> DIRECTIONS
Can you render every line of the listing below as a Markdown table, with a Row column numbering each line and a Line column holding its text, leaving out blank lines?

>>

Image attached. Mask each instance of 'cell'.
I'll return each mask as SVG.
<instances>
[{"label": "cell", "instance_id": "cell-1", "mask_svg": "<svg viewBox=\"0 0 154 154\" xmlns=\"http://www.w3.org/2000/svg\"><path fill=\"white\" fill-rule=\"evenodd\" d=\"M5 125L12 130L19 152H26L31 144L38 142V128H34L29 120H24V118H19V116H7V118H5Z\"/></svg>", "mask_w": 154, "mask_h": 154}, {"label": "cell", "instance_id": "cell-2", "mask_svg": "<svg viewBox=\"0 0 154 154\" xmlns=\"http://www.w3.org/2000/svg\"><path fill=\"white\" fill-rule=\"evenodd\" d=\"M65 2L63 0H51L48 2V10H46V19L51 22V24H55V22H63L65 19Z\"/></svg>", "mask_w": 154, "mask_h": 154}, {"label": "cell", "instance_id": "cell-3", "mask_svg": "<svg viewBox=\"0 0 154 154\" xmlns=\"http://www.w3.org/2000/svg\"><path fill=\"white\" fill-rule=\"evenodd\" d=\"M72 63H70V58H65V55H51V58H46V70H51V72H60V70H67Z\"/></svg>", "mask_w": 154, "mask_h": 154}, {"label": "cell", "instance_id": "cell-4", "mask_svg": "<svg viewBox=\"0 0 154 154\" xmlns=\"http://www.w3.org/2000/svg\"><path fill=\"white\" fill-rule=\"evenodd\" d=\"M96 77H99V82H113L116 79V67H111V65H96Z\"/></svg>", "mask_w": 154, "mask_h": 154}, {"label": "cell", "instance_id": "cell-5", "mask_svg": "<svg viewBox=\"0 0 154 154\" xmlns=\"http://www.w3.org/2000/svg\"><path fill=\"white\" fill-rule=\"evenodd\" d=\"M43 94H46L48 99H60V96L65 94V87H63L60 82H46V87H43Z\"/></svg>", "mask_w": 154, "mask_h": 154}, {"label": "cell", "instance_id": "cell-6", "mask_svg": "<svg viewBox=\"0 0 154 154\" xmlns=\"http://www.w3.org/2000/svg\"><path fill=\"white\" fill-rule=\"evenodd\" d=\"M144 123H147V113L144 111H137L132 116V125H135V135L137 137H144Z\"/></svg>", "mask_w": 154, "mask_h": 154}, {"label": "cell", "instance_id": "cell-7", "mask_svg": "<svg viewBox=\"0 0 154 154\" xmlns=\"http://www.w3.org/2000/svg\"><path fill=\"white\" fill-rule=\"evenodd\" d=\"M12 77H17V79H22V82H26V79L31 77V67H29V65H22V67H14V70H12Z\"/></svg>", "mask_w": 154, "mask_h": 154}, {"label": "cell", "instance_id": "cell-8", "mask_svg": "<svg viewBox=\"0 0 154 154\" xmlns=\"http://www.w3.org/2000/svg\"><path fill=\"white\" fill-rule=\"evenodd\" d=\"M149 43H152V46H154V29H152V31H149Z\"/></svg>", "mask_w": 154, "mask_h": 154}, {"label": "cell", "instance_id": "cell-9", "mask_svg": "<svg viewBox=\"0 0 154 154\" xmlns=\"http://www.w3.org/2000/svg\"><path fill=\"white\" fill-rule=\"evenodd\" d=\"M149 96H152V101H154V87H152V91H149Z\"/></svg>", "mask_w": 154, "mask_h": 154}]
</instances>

<<

> FINISHED TASK
| Row | Line |
|---|---|
| 1 | Image attached. Mask each instance of 'cell'. |
| 2 | I'll return each mask as SVG. |
| 3 | <instances> |
| 4 | [{"label": "cell", "instance_id": "cell-1", "mask_svg": "<svg viewBox=\"0 0 154 154\" xmlns=\"http://www.w3.org/2000/svg\"><path fill=\"white\" fill-rule=\"evenodd\" d=\"M5 125L12 130L19 152H26L31 144L38 142V128H34L29 120H24V118H19V116H7V118H5Z\"/></svg>", "mask_w": 154, "mask_h": 154}, {"label": "cell", "instance_id": "cell-2", "mask_svg": "<svg viewBox=\"0 0 154 154\" xmlns=\"http://www.w3.org/2000/svg\"><path fill=\"white\" fill-rule=\"evenodd\" d=\"M65 2L63 0H51L48 2V10H46V19L51 22V24H55V22H63L65 19Z\"/></svg>", "mask_w": 154, "mask_h": 154}, {"label": "cell", "instance_id": "cell-3", "mask_svg": "<svg viewBox=\"0 0 154 154\" xmlns=\"http://www.w3.org/2000/svg\"><path fill=\"white\" fill-rule=\"evenodd\" d=\"M72 63H70V58H65V55H51V58H46V70H51V72H60V70H67Z\"/></svg>", "mask_w": 154, "mask_h": 154}, {"label": "cell", "instance_id": "cell-4", "mask_svg": "<svg viewBox=\"0 0 154 154\" xmlns=\"http://www.w3.org/2000/svg\"><path fill=\"white\" fill-rule=\"evenodd\" d=\"M96 77H99V82H113L116 79V67H111V65H96Z\"/></svg>", "mask_w": 154, "mask_h": 154}, {"label": "cell", "instance_id": "cell-5", "mask_svg": "<svg viewBox=\"0 0 154 154\" xmlns=\"http://www.w3.org/2000/svg\"><path fill=\"white\" fill-rule=\"evenodd\" d=\"M43 94H46L48 99H60V96L65 94V87H63L60 82H46V87H43Z\"/></svg>", "mask_w": 154, "mask_h": 154}, {"label": "cell", "instance_id": "cell-6", "mask_svg": "<svg viewBox=\"0 0 154 154\" xmlns=\"http://www.w3.org/2000/svg\"><path fill=\"white\" fill-rule=\"evenodd\" d=\"M144 123H147V113L144 111H137L132 116V125H135V135L137 137H144Z\"/></svg>", "mask_w": 154, "mask_h": 154}, {"label": "cell", "instance_id": "cell-7", "mask_svg": "<svg viewBox=\"0 0 154 154\" xmlns=\"http://www.w3.org/2000/svg\"><path fill=\"white\" fill-rule=\"evenodd\" d=\"M12 77H17V79H22V82H26V79L31 77V67H29V65H22V67H14V70H12Z\"/></svg>", "mask_w": 154, "mask_h": 154}, {"label": "cell", "instance_id": "cell-8", "mask_svg": "<svg viewBox=\"0 0 154 154\" xmlns=\"http://www.w3.org/2000/svg\"><path fill=\"white\" fill-rule=\"evenodd\" d=\"M149 43H152V46H154V29H152V31H149Z\"/></svg>", "mask_w": 154, "mask_h": 154}, {"label": "cell", "instance_id": "cell-9", "mask_svg": "<svg viewBox=\"0 0 154 154\" xmlns=\"http://www.w3.org/2000/svg\"><path fill=\"white\" fill-rule=\"evenodd\" d=\"M149 96H152V101H154V87H152V91H149Z\"/></svg>", "mask_w": 154, "mask_h": 154}] |
| 5 | </instances> |